From: "Greg Winkler" <[EMAIL PROTECTED]>
Subject: [FW1] Partition off a class C within a 10.x.x.x RFC 1918 net

> We use a 10.x.x.x network internally per RFC 1918. Up until today I've
> used a network object of 10.0.0.0 with a mask of 255.0.0.0 to refer to
> all of my internal hosts. 

God I can't imagine what your arp table might look like! :)

> Ideally I would have an object that included all of my
> 10.x.x.x networks EXCEPT for 10.250.1.x. 
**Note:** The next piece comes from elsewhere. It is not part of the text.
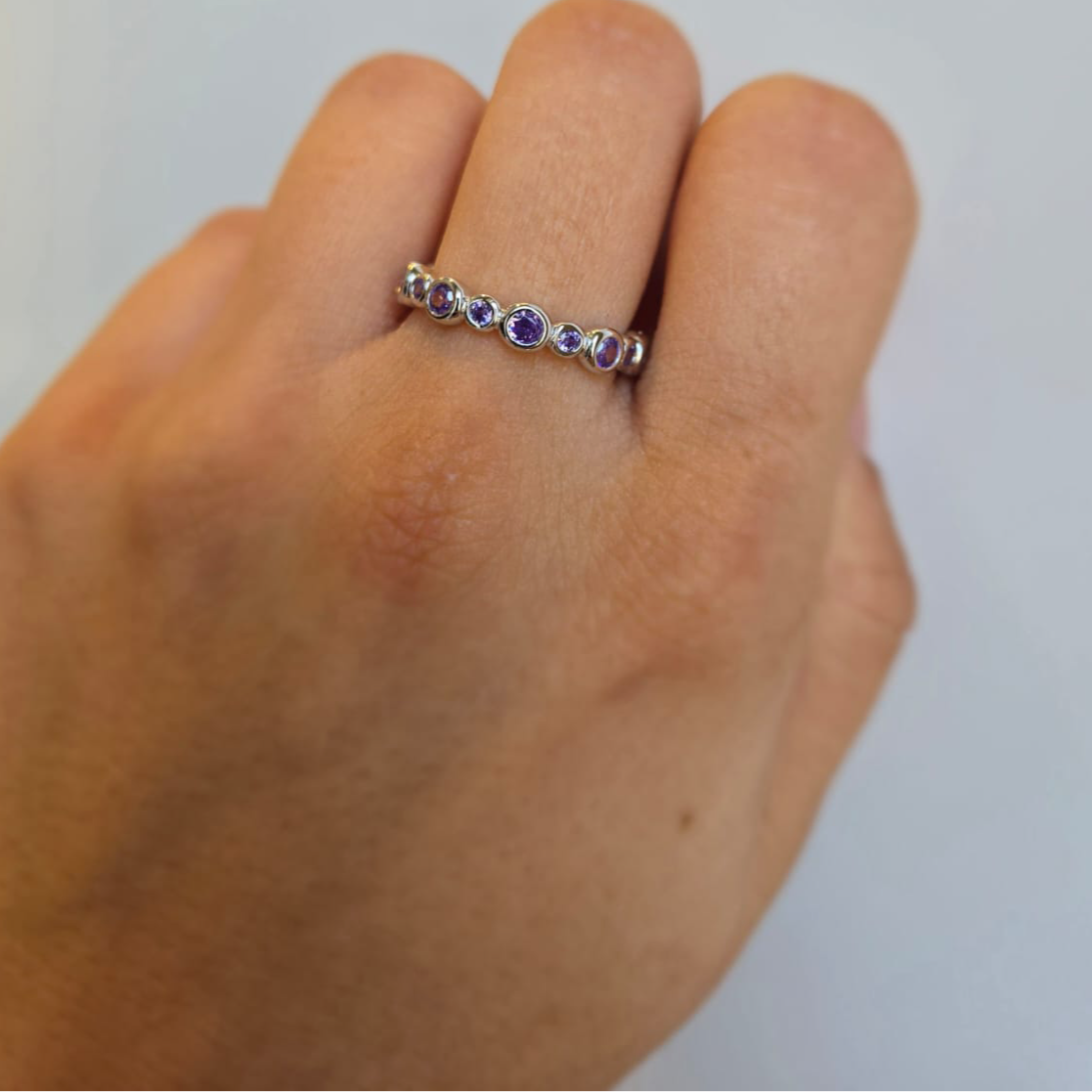 A purple cubic zirconia eternity ring on a person's hand, showcasing the band with multiple purple stones set in the metal.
Why not just create 2 objects:  ClassA = 10.0.0.0/8,  ClassC = 10.250.1.0/24.
FW1 doesn't care.  When you write your policy, make sure all the rules 
for ClassC are on top of the rules for ClassA.  The sieve effect will deal
with your ClassC first, anything else is implicitly !ClassC, ergo your
ClassA rule gets it next.  At the end of your ClassC rule bloc explitcitly
drop stuff for your ClassC, so your ClassA rules don't "accidently" get packets 
that didn't match your ClassC rules.

For routing, the same principle applies, more specific to less specific.
Just make sure you have routes defined for 10.0.0.0/8 (general) as well as
10.250.10.0/24 (specific).

Why is this hard?  Am I missing something really obvious?